| WRITTEN INSTRUCTION |
Identify the line with "Observing this photograph, would"; copy word for word that line and every one after it, to the end of the listing. Exclude pictures.

| DATA SECTION |
— BEGIN —

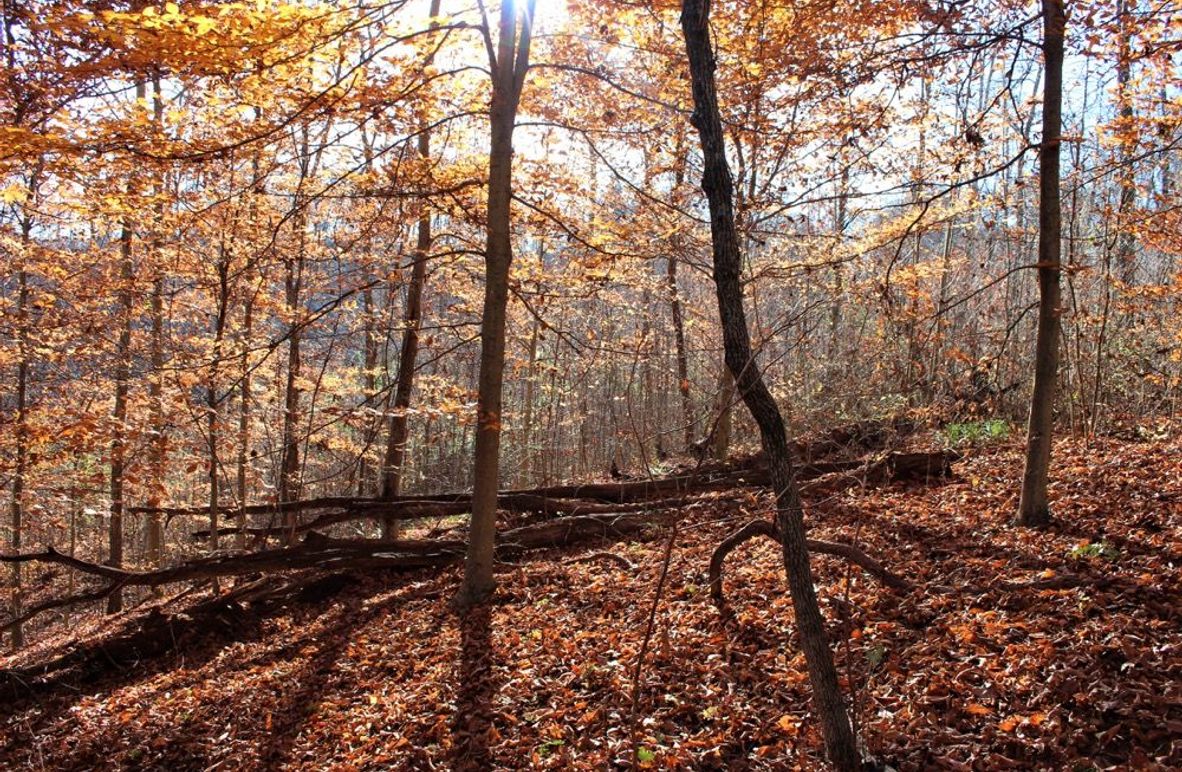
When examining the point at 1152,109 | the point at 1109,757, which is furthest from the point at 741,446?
the point at 1109,757

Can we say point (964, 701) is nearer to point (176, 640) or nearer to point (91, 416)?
point (176, 640)

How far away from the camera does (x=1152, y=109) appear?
630cm

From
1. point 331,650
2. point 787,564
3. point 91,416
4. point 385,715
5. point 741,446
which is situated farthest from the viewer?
point 741,446

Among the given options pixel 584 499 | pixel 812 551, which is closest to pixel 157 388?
pixel 584 499

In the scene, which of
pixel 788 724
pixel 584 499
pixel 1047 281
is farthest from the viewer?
→ pixel 584 499

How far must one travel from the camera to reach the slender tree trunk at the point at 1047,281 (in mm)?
5203

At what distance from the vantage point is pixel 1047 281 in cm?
541

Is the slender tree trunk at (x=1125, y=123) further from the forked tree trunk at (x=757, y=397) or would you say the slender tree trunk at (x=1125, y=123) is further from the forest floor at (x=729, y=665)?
the forked tree trunk at (x=757, y=397)

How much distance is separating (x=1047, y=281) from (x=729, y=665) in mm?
3980

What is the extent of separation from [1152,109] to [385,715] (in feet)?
28.2

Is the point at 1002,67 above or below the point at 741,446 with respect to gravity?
above

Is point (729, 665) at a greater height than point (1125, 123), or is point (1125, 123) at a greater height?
point (1125, 123)

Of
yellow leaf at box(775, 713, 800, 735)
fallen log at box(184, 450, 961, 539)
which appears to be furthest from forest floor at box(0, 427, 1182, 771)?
fallen log at box(184, 450, 961, 539)

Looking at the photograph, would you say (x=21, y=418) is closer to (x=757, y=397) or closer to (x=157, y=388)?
(x=157, y=388)
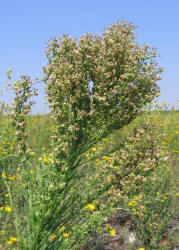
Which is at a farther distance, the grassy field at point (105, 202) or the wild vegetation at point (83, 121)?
the grassy field at point (105, 202)

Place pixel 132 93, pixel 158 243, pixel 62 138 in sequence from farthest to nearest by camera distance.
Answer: pixel 158 243 → pixel 132 93 → pixel 62 138

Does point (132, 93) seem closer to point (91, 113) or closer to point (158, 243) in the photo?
point (91, 113)

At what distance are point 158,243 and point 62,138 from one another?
2.37m

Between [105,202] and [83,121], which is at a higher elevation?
[83,121]

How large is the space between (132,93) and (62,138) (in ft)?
2.32

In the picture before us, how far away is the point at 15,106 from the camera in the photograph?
1861 millimetres

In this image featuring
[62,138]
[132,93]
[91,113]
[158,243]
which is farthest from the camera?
[158,243]

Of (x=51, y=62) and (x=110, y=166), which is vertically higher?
(x=51, y=62)

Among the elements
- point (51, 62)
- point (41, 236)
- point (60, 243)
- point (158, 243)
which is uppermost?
point (51, 62)

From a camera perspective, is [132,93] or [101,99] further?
[132,93]

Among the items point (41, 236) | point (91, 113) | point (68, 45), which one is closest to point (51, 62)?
point (68, 45)

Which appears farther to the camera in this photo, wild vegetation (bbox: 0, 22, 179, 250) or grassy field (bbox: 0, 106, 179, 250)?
grassy field (bbox: 0, 106, 179, 250)

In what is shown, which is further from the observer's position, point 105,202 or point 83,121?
point 105,202

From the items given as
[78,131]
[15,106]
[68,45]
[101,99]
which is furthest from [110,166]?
[68,45]
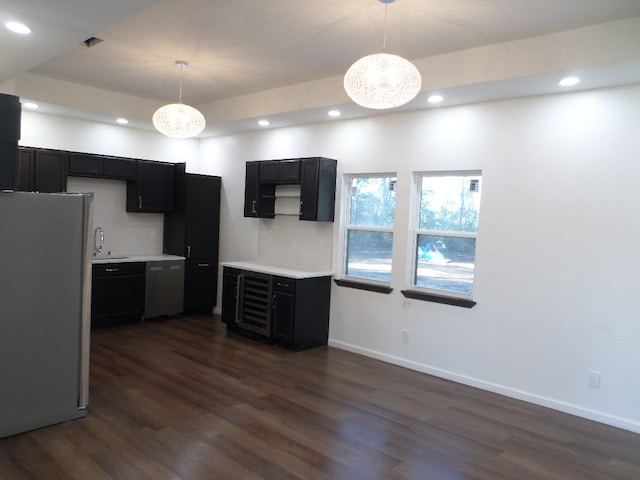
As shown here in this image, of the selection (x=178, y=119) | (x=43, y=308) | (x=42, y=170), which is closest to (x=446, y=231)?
(x=178, y=119)

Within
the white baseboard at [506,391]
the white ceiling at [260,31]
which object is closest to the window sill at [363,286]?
the white baseboard at [506,391]

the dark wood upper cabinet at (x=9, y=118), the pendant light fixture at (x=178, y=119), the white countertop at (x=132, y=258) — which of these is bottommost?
the white countertop at (x=132, y=258)

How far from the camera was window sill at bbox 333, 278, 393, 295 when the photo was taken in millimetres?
5133

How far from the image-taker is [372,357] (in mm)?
5230

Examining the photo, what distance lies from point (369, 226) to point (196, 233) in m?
2.72

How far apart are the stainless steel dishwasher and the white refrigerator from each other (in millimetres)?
2916

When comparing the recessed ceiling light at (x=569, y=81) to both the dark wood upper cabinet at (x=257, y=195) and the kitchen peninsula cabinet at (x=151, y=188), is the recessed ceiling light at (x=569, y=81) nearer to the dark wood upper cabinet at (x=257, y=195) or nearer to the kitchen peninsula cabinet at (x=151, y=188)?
the dark wood upper cabinet at (x=257, y=195)

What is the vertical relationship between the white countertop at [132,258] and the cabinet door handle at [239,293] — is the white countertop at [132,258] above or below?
above

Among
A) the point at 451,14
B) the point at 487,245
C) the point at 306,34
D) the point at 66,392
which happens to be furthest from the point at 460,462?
the point at 306,34

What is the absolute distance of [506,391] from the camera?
427cm

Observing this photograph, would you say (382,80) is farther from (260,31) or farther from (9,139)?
(9,139)

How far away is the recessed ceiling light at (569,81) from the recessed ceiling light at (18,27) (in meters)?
3.91

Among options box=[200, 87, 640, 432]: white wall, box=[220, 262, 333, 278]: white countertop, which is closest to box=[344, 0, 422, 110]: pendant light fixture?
box=[200, 87, 640, 432]: white wall

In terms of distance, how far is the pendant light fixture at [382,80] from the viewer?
284 cm
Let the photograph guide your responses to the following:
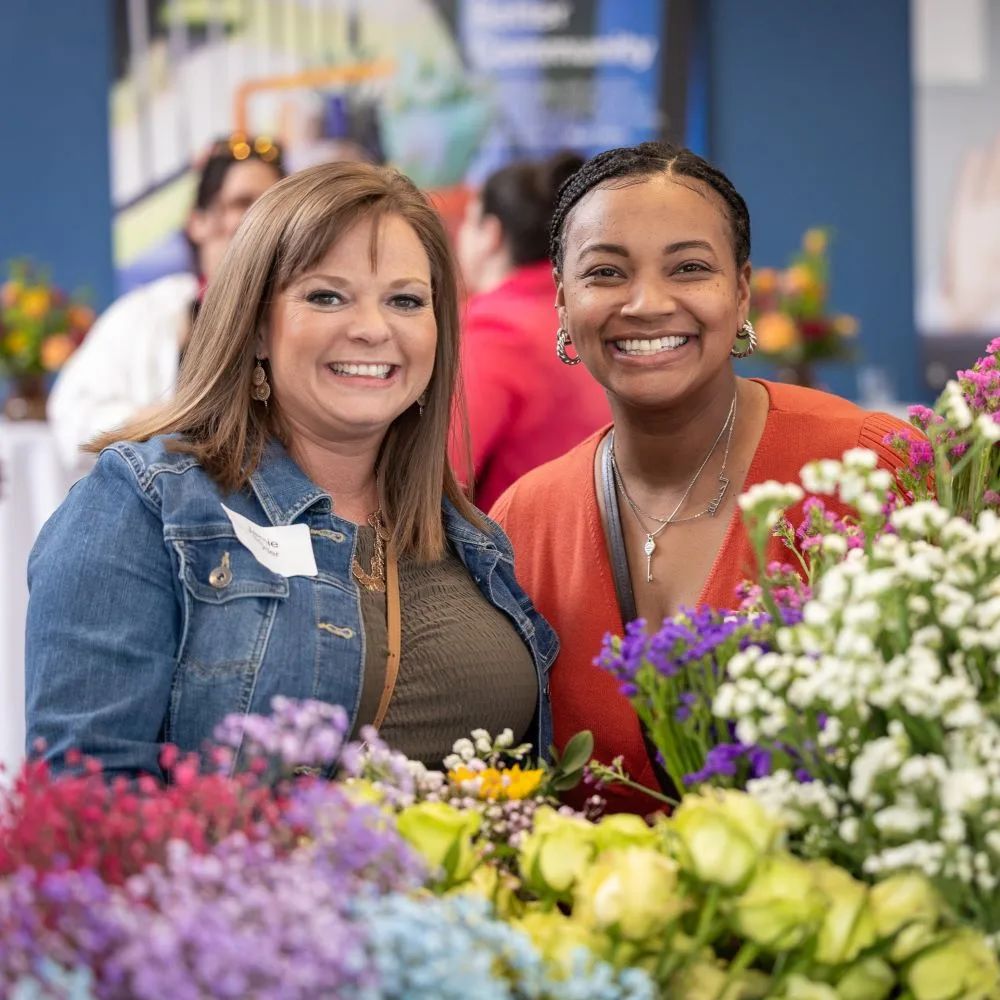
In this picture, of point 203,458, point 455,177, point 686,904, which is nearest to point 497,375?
point 203,458

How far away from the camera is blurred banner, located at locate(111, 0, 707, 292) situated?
649 centimetres

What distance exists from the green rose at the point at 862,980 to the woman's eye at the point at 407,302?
1002 mm

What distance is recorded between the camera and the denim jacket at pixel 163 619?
4.69 ft

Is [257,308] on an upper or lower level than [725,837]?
upper

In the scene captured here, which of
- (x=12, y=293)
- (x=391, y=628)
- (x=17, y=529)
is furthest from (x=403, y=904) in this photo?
(x=12, y=293)

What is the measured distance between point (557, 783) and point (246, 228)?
770 millimetres

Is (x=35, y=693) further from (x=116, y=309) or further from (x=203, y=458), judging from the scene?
(x=116, y=309)

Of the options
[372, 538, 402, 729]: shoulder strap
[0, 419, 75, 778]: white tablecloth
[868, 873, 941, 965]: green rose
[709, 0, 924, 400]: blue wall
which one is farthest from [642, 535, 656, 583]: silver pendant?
[709, 0, 924, 400]: blue wall

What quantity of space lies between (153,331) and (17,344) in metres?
0.88

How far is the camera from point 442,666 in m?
1.66

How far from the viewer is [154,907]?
0.88 meters

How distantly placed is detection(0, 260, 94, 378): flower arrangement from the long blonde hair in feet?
11.6

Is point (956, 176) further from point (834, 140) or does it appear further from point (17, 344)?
point (17, 344)

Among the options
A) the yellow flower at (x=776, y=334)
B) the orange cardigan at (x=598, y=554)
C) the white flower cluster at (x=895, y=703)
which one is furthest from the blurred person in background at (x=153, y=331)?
the white flower cluster at (x=895, y=703)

— END —

| REPLY |
Observing this photograph, would you say (382,80) is farther from (260,31) or farther from (9,139)?
(9,139)

How far away is the recessed ceiling light at (569,81) from the recessed ceiling light at (18,27) (in meters)?
3.91

Among options box=[200, 87, 640, 432]: white wall, box=[220, 262, 333, 278]: white countertop, which is closest to box=[344, 0, 422, 110]: pendant light fixture?
box=[200, 87, 640, 432]: white wall

In terms of distance, how far is the pendant light fixture at [382,80] from the viewer?
284 cm
Let the photograph guide your responses to the following:
In this picture, of point 203,458, point 455,177, point 686,904, which is nearest to point 497,375?
point 203,458

How far away from the camera is blurred banner, located at locate(111, 0, 707, 292) situated?
649 centimetres

What distance exists from the green rose at the point at 862,980 to the woman's eye at the point at 407,302?
1002 mm

What distance is recorded between the camera and the denim jacket at pixel 163 619?
4.69 ft

Is [257,308] on an upper or lower level than [725,837]?
upper

In the scene captured here, which of
- (x=12, y=293)
- (x=391, y=628)
- (x=17, y=529)
is furthest from (x=403, y=904) in this photo?
(x=12, y=293)

What is the measured distance between point (557, 783) and point (246, 228)?
770 millimetres

Is (x=35, y=693) further from (x=116, y=309) or further from (x=203, y=458), judging from the scene?
(x=116, y=309)

Of the options
[372, 538, 402, 729]: shoulder strap
[0, 419, 75, 778]: white tablecloth
[868, 873, 941, 965]: green rose
[709, 0, 924, 400]: blue wall
which one is farthest from [642, 535, 656, 583]: silver pendant?
[709, 0, 924, 400]: blue wall

What quantity of space lies between (153,331) and (17,344) in metres?
0.88

How far is the camera from point 442,666 in m?
1.66

How far from the viewer is [154,907]?
0.88 meters

How distantly placed is detection(0, 260, 94, 378): flower arrangement from the long blonde hair in feet?
11.6

Is point (956, 176) further from point (834, 140) or does it appear further from point (17, 344)?
point (17, 344)

Among the options
A) the yellow flower at (x=776, y=334)
B) the orange cardigan at (x=598, y=554)
C) the white flower cluster at (x=895, y=703)
which one is furthest from the blurred person in background at (x=153, y=331)?
the white flower cluster at (x=895, y=703)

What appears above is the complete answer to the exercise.